Circuit boards are used in many different industries to support the function of electronics in everything from personal computers to hospital equipment. A printed circuit board (PCB) mechanically connects and electronically supports electrical or electronic parts with conductive traces, pads and even other features etched on one or more layers of non-resonant copper thinned onto and/or beneath sheet layers of a conductive substrate. Most circuit boards are comprised of a positive and negative wire layer. When layers are mixed, it creates a conductive layer that can be very thin at the top or very thick at the bottom or in some cases even a combination of both.

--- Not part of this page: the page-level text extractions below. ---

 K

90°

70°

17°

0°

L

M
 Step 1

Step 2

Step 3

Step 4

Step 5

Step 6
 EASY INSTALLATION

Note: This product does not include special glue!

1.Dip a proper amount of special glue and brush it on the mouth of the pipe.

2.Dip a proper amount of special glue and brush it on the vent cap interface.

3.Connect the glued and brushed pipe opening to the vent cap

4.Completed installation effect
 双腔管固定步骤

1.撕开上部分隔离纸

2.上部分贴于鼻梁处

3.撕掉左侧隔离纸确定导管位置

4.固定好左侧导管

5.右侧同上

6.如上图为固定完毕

Circuit Boards – Pros and Cons of Printed Circuit Boards
Most circuit boards are also designed with wiring in addition to the electrical interfaces, but they may still be soldered to an underlying support material such as a substrate or aluminum core. Wire traces are typically copper, but other metallic materials can also be used including brass, steel, gold, silver, and copper alloys. The thickness of the wire, its diameter, its plating depth and the electrical properties of the conductor can all have an impact on how well a circuit board will perform and what it is capable of handling. Although most circuit boards are simplex designs, which allow for the transfer of power from one source to another without any extra component added, there are many other varieties of circuit boards on the market today that are multi-functional and multi-coastal. These include ATMEL (an ATM switch interconnect), IDEM (an I/O device that is integrated into an ATM), MPPM (memory power modules) and others.

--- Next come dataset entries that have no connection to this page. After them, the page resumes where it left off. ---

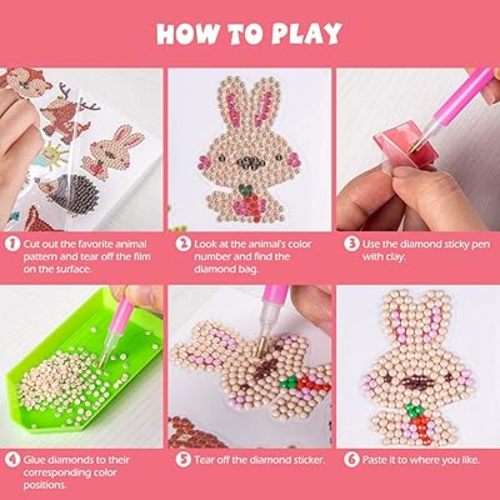 HOW TO PLAY

1 Cut out the favorite animal pattern and tear off the film on the surface.

2 Look at the animal's color number and find the diamond bag.

3 Use the diamond sticky pen with clay.

4 Glue diamonds to their corresponding color positions.

5 Tear off the diamond sticker.

6 Paste it to where you like.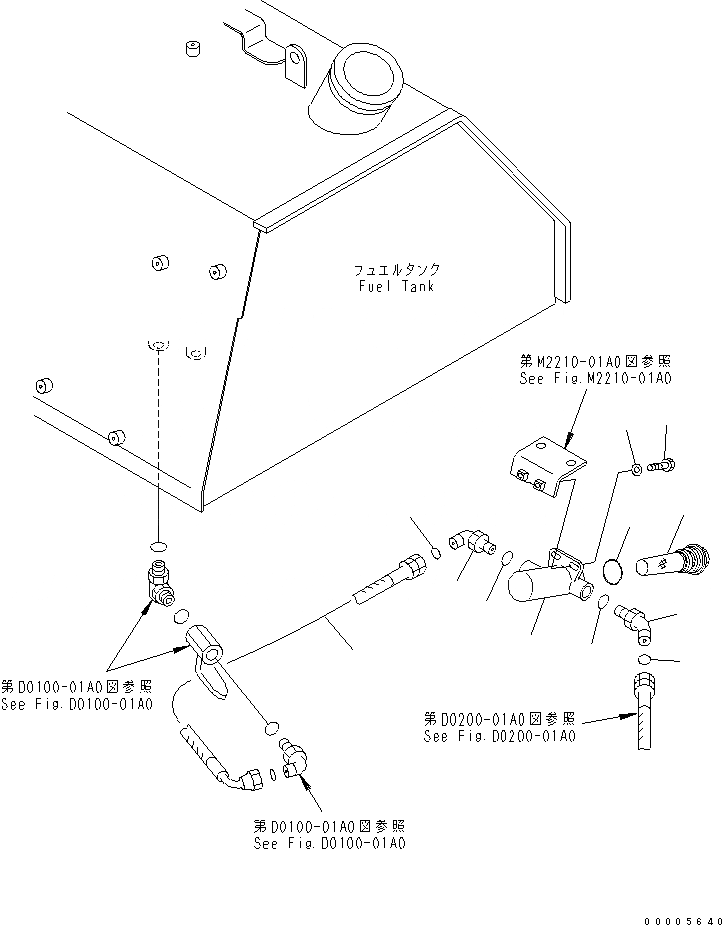 フュエルタンク
Fuel Tank

第M2210-01A0図参照
See Fig.M2210-01A0

第D0100-01A0図参照
See Fig.D0100-01A0

第D0200-01A0図参照
See Fig.D0200-01A0

第D0100-01A0図参照
See Fig.D0100-01A0

00005640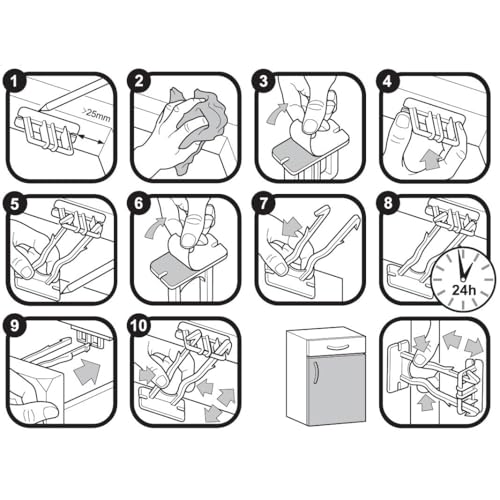 1
>25mm
2
3
4
5
6
7
8
24h
9
10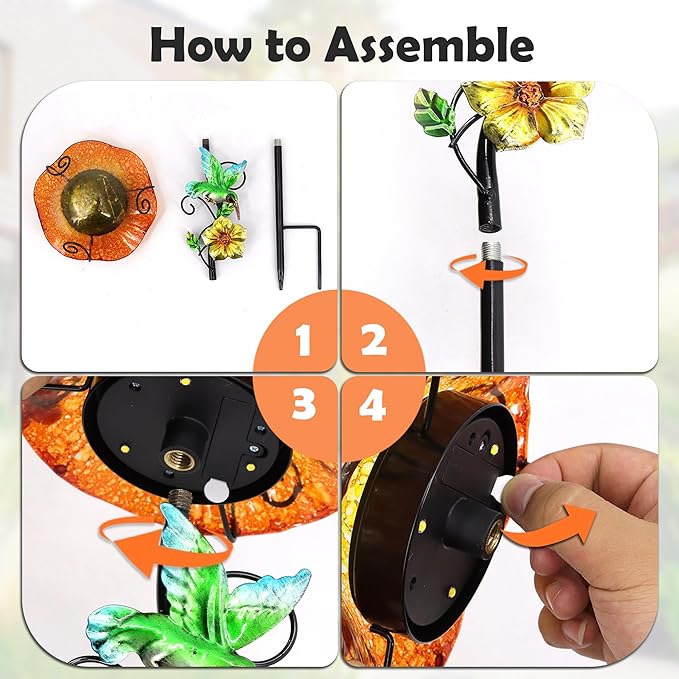 How to Assemble

1

2

3

4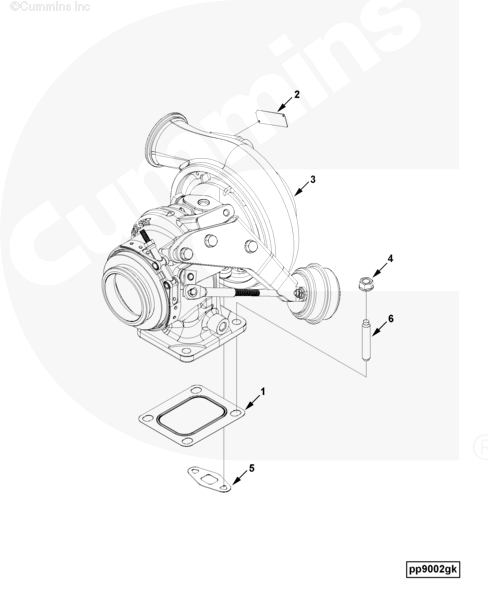 ©Cummins Inc

Cummins

2

3

4

6

1

5

pp9002gk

The electronics industry has become increasingly involved in the development of aerospace technology and high temperatures have become a primary tool in this industry’s development. As a result, the electronics industry has developed and produced numerous varieties of high temperature circuit boards. Most aerospace circuit boards are coated with a variety of materials in order to withstand extreme temperatures; however, some specialty circuit boards are only coated with certain materials. As well as coating, some specialty circuit boards may also use small amounts of solder.